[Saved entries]
____________________
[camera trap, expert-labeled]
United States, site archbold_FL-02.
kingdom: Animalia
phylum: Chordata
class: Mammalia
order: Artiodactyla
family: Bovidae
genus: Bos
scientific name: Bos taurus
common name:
____________________
* [EXERCISE BRIEF] Starting at the line that contains "United States, site archbold_FL-02.", retype each line through the last one in the records, both included, and add nothing.

* [ANSWER TO THE PROBLEM]
United States, site archbold_FL-02.
kingdom: Animalia
phylum: Chordata
class: Mammalia
order: Artiodactyla
family: Bovidae
genus: Bos
scientific name: Bos taurus
common name:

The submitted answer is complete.